[Records from a spatial question set]
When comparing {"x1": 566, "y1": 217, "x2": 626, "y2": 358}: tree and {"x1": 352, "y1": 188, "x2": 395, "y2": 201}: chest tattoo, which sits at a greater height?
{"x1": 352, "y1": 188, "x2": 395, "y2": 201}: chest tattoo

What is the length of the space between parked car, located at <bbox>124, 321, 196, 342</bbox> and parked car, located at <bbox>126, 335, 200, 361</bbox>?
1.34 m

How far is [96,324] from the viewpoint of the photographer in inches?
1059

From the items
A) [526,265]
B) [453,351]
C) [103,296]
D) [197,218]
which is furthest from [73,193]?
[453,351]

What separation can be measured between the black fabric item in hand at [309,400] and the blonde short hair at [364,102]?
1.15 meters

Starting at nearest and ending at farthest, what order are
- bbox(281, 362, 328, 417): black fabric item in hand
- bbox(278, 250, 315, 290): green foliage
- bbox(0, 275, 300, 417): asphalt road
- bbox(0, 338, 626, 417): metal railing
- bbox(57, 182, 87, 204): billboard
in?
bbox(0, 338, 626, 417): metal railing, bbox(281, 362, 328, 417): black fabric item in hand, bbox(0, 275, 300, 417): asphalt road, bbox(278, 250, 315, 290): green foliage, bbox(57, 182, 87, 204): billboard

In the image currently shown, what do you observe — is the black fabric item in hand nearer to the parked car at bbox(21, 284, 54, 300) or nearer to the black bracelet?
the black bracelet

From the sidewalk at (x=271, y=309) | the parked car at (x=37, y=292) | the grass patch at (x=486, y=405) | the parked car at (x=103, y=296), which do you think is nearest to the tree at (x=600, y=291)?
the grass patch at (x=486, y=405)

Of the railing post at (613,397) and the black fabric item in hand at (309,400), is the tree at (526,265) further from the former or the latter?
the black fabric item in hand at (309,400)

WHAT YOU NEED TO DO:
Please rewrite the material above with every "parked car" switched to "parked vehicle" and everything else left the same.

THE REPLY:
When comparing {"x1": 566, "y1": 217, "x2": 626, "y2": 358}: tree and {"x1": 352, "y1": 188, "x2": 395, "y2": 201}: chest tattoo, which sits at a greater height?
{"x1": 352, "y1": 188, "x2": 395, "y2": 201}: chest tattoo

What is the length of the space between parked vehicle, located at <bbox>124, 321, 196, 342</bbox> and parked vehicle, located at <bbox>126, 335, 200, 361</bbox>?
1.34 m

How far is [96,324] from the viewpoint of the photographer in inches?
1059

From the items
A) [526,265]
B) [453,351]
C) [103,296]
D) [197,218]
which is furthest from [73,193]?
[453,351]

What separation can be measured between the black fabric item in hand at [309,400] and the blonde short hair at [364,102]?
1.15 meters

Starting at nearest and ending at farthest, what order are
- bbox(281, 362, 328, 417): black fabric item in hand
- bbox(278, 250, 315, 290): green foliage
- bbox(0, 275, 300, 417): asphalt road
- bbox(0, 338, 626, 417): metal railing
- bbox(57, 182, 87, 204): billboard
in?
bbox(0, 338, 626, 417): metal railing, bbox(281, 362, 328, 417): black fabric item in hand, bbox(0, 275, 300, 417): asphalt road, bbox(278, 250, 315, 290): green foliage, bbox(57, 182, 87, 204): billboard

In the image currently shown, what do you observe — is the black fabric item in hand nearer to the parked vehicle at bbox(21, 284, 54, 300) or nearer to the black bracelet?
the black bracelet

From the sidewalk at (x=271, y=309) | the parked vehicle at (x=37, y=292) | the grass patch at (x=486, y=405) | the parked vehicle at (x=103, y=296), which do you think is nearest to the tree at (x=600, y=291)?
the grass patch at (x=486, y=405)

Of the railing post at (613,397) and the black fabric item in hand at (309,400), is the tree at (526,265) further from the former or the latter?
the black fabric item in hand at (309,400)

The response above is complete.